Children's and Adults’ Understanding of Proper Namable Things

Document Type

Article

Publication Date

2-2004

Journal

First Language

Volume

24

Issue

1

First Page

5

Last Page

32

URL with Digital Object Identifier

http://dx.doi.org/10.1177/0142723704040548

Abstract

In two studies, we explored 5-year-olds’ and adults’ beliefs about entities that receive reference by proper names. In Study 1 we used two tasks: (1) a listing task in which participants stated what things in the world can and cannot receive proper names, and (2) an explanation task in which they explained why some things merit proper names. Children’s lists of proper namable things were more centred than adults’ on living animate entities and their surrogates (e.g., dolls and stuffed animals). Both children’s and adults’ lists of non-namable things contained a predominance of artefacts.
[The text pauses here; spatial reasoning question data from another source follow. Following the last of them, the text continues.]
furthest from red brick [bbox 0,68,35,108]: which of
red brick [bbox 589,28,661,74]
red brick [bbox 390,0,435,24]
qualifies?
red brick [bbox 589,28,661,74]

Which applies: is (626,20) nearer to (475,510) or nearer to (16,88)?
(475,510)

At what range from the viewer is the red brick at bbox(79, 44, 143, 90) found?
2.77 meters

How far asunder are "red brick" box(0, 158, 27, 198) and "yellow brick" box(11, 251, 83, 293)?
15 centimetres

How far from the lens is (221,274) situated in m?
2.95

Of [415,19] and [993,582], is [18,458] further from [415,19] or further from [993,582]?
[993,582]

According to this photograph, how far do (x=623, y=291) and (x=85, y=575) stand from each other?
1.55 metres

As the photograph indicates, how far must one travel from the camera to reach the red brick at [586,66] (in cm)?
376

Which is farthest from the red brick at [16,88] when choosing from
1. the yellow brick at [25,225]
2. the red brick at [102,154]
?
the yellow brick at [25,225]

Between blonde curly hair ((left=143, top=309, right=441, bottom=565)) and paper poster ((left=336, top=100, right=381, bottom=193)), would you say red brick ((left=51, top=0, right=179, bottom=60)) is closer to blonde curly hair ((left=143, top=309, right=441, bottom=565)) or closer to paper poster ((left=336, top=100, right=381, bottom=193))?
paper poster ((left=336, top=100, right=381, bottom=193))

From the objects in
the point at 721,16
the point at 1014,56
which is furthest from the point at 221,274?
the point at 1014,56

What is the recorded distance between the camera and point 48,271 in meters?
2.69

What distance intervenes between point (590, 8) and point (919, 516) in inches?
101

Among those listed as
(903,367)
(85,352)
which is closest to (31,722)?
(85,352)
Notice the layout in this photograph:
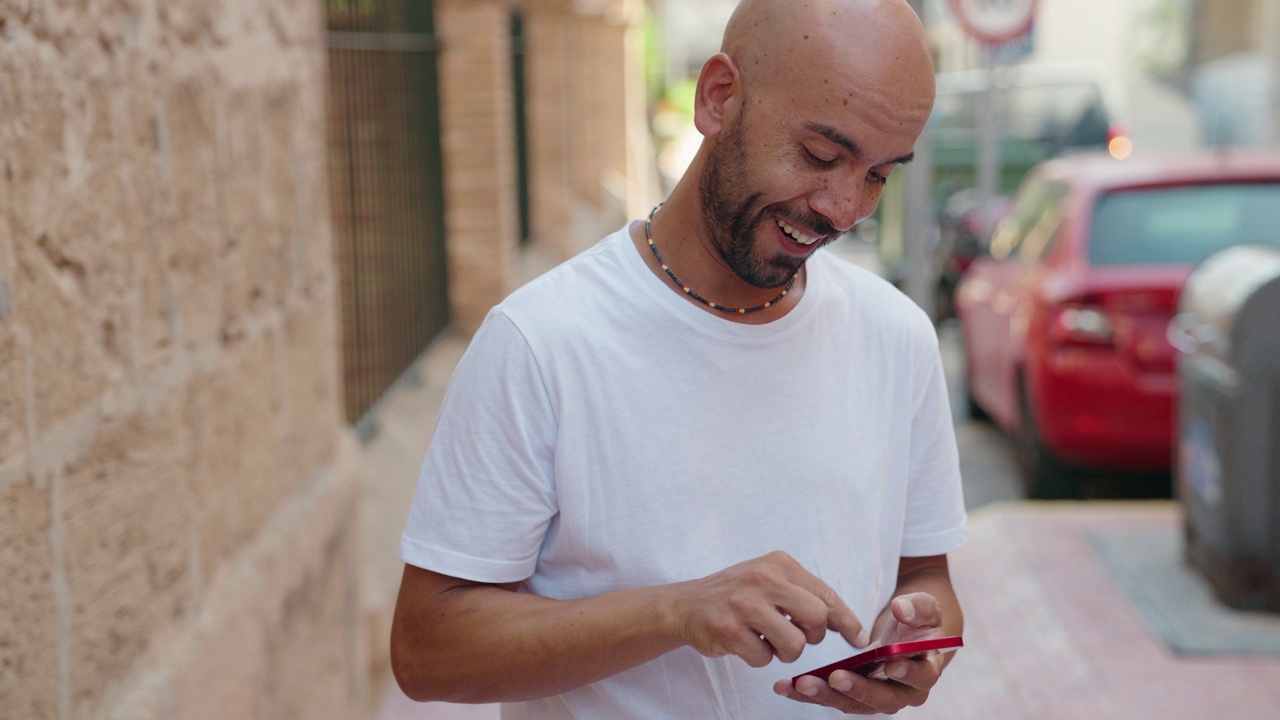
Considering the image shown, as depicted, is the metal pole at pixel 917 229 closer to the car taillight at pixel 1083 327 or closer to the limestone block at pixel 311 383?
the car taillight at pixel 1083 327

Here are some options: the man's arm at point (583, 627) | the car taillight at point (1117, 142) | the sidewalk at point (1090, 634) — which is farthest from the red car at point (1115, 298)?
the car taillight at point (1117, 142)

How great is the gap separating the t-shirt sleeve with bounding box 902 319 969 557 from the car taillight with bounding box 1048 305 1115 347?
4715 millimetres

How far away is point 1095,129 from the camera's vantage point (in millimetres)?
A: 17359

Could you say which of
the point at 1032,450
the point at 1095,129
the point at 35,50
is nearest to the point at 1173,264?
the point at 1032,450

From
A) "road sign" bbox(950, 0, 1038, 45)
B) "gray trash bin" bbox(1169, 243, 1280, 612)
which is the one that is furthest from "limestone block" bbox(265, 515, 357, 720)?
"road sign" bbox(950, 0, 1038, 45)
Both age groups offered similar explanations for proper namability, the most common of which pertained to the desire or need to identify objects as individuals (or to distinguish them from other objects). In Study 2 we replicated the main results of the Study 1 listing task, using a modified set of instructions. The findings establish a set of norms about the scope and coherence of children’s and adults’ concept of a proper namable entity, and they place constraints on an account of how children learn proper names (Macnamara, 1982, 1986).

Notes

Dr. William Turkel is currently a faculty member at The University of Western Ontario.